To start, create a pyramid with space for 1 word on top, 2 in the middle, and 3 on the bottom. Add words, concepts, or phrases to these 6 blank spots, making a version for each round. Then, pair off your students and have them sit back to back. Have the first student start describing the first word at the base of the pyramid, giving hints to their partner until every word is guessed in bottom to top order.
The first team to get all 6 words or phrases wins! Then have the teams switch partners, with the student that had been giving clues now being the one to receive them.
Another great way to have students learn their vocabulary words, while also getting their hearts pumping, is to play a word association game.
Give your students a list of vocabulary words and have them stand up. When you say a word, the first student to shout out a word associated with it gets a point. If they can't think of one, they sit down. The game is over when only one person is left standing or when all the words have been used.
You could also play this game with a twist - instead of the first person to shout out an associated word getting a point, the last person to do so loses a point.
For this game, you'll need some review questions that can be answered with opinions, such as "Who is your favorite president?" or "What is your favorite color?"

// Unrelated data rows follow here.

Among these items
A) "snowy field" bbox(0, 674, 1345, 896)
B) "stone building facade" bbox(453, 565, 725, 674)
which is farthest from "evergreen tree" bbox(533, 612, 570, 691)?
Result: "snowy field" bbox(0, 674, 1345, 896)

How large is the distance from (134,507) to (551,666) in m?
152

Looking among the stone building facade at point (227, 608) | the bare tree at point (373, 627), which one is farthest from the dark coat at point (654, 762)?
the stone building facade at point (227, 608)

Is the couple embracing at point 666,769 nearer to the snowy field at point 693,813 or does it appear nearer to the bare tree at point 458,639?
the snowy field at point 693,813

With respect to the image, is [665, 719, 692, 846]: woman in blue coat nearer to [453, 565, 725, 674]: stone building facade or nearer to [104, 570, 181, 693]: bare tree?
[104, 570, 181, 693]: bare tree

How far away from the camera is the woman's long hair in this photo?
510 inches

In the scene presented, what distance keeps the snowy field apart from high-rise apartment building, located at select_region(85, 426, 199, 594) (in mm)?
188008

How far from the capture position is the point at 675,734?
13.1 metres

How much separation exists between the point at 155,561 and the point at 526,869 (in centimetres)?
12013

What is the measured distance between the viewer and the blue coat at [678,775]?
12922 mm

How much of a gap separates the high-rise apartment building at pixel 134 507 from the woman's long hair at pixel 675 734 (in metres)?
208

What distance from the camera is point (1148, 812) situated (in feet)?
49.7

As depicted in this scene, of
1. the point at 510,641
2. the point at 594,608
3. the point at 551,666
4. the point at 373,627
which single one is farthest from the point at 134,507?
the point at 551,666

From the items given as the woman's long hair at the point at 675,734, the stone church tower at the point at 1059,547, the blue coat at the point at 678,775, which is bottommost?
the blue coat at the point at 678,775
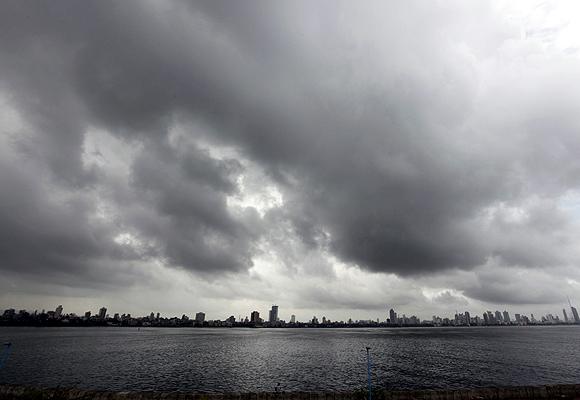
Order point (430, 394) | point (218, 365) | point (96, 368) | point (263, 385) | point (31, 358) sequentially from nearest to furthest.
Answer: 1. point (430, 394)
2. point (263, 385)
3. point (96, 368)
4. point (218, 365)
5. point (31, 358)

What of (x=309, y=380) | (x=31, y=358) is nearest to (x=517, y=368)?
(x=309, y=380)

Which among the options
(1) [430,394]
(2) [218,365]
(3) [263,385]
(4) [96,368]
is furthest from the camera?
(2) [218,365]

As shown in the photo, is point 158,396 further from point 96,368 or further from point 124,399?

To start, have students form a circle. Then, choose one student to start by asking them the first question. The student that they ask can answer the question or pass it off to someone else by saying "I don't know." If they answer the question, the person to their left goes next. But if they say "I don't know," the person to their right gets to choose whether to answer the question or pass it off.
If someone answers three questions in a row, they get a point! The first person to reach five points wins.
You can also play this game with teams of two or more, with each team taking turns asking and answering questions.
This is a classic game that can be played with almost any subject.
To start, choose a list of review terms or concepts. For each term, come up with a list of words that cannot be used to describe it. For example, if the term is "apple," the taboo words might be "fruit," "red," "round," or "food."
Then, put students into pairs and have them sit across from each other. One student will be the clue-giver and the other will try to guess the term. The clue-giver can say anything they want to describe the term, except for the taboo words.
If the guesser hears a taboo word, they can call it out and the clue-giver loses their turn. The first team to guess the term gets a point, and the first team to reach five points wins!
You could also play this game with teams of two or more, with each team taking turns being the clue-givers.
Another review game students can play in teams, or 'families', is family fued! Like the popular TV show, this game pits two teams against each other in a race to answer questions.
Divide the class into two teams. One member of each team must battle against one another to answer a review question. If they get it correct, their team earns a point. Have the remainder of the crew write the answers to the questions in their notebooks while they are playing with others. The game is over when all questions have been asked. The team with the most points at the end wins!